----- Extrait du document -----

5. Insuffisance de description (article 100 b) CBE 1973)
La chambre n'a pas de doute que le brevet divulgue l'invention d'une manière suffisamment claire et complète pour qu'un homme du métier puisse l'exécuter, étant donné que le choix de la colle est dicté par les organismes de certification (voir, par exemple, le document RS16 du Bureau Veritas).
Il serait excessif d'exiger la divulgation de l'ensemble des colles et des conditions de collage devant être utilisées, ces éléments étant à la portée de l'homme du métier.
6. Nouveauté (article 54 CBE 1973)
Dans sa notification établie conformément à l'article 15(1) RPCR en date du 2 mars 2018, la chambre a présenté son avis provisoire selon lequel l'objet de la revendication 1 est nouveau par rapport aux documents D51 (voir le point 6.5.1 de la notification) et D55 (point 6.5.2).
La chambre a expliqué que l'objet de la revendication 1 se distinguait de la divulgation du document D51 par les caractéristiques 1-3 et 1-5 (point 6.5.1), mais que ces différences découlaient de manière évidente de l'enseignement du document D51 en combinaison avec les connaissances générales de l'homme du métier (point 6.6).
La requérante avait fait valoir, dans son mémoire exposant les motifs de recours en date du 15 octobre 2015, que l'objet de la revendication 1 se distinguait de l'enseignement du document D51 en outre par le fait que l'on pose un film de colle polymérisable (caractéristique 3), alors que le document D51 n'évoque que des colles thermoplastiques. Dans sa notification, la chambre a exprimé son avis provisoire que cet argument était tardif et qu'elle envisageait de ne pas l'admettre, en application de l'article 13(1) RPCR.
La question de savoir si la chambre disposait d'un pouvoir discrétionnaire à cet égard et si, le cas échéant, elle devait l'exercer de manière à admettre cet argument, a été l'objet principal des débats lors de la procédure orale.
7. Existence d'un pouvoir discrétionnaire à l'égard d'arguments tardifs
Avant d'aborder la question de savoir si la chambre dispose d'un pouvoir discrétionnaire quant à l'admission d'arguments qui ont été présentés tardivement, il convient de clarifier ce qu'on entend par « argument » et à bien distinguer un « argument » d'un « fait ».
7.1 Faits et arguments
Il semble utile de considérer à la fois le sens commun des termes « fait » et « argument » et le sens particulier qu'ils reçoivent dans le domaine du droit. Si ce dernier devrait prévaloir dans les textes de droit proprement dits, le sens commun peut influencer la manière dont les termes sont compris dans l'application pratique de ces textes.

-----

#### Consigne
Recopiez mot pour mot le passage de l'extrait ci-dessus qui commence par « Il serait excessif » et se poursuit jusqu'à « D55 (point 6.5.2). ».

----- Données recueillies -----

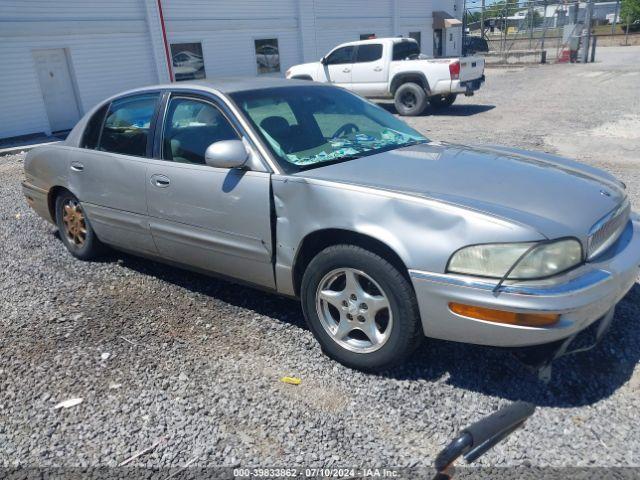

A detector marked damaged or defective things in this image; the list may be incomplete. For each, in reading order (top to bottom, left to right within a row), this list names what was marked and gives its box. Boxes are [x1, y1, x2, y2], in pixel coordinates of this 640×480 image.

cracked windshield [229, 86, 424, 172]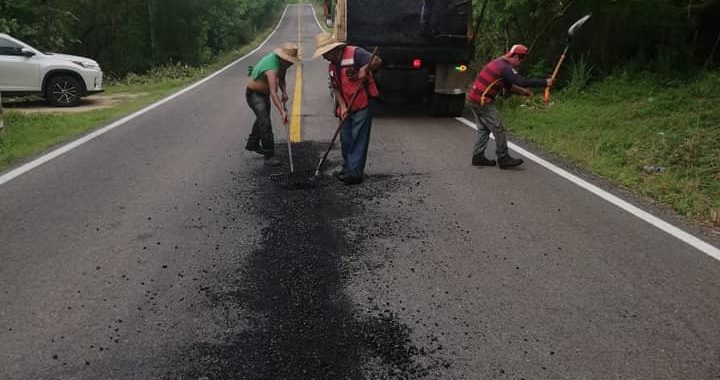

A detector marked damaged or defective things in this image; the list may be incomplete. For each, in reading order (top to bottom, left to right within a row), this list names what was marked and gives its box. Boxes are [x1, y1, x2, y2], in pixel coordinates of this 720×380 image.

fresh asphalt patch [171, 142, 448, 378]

-----

#### Réponse
Il serait excessif d'exiger la divulgation de l'ensemble des colles et des conditions de collage devant être utilisées, ces éléments étant à la portée de l'homme du métier.
6. Nouveauté (article 54 CBE 1973)
Dans sa notification établie conformément à l'article 15(1) RPCR en date du 2 mars 2018, la chambre a présenté son avis provisoire selon lequel l'objet de la revendication 1 est nouveau par rapport aux documents D51 (voir le point 6.5.1 de la notification) et D55 (point 6.5.2).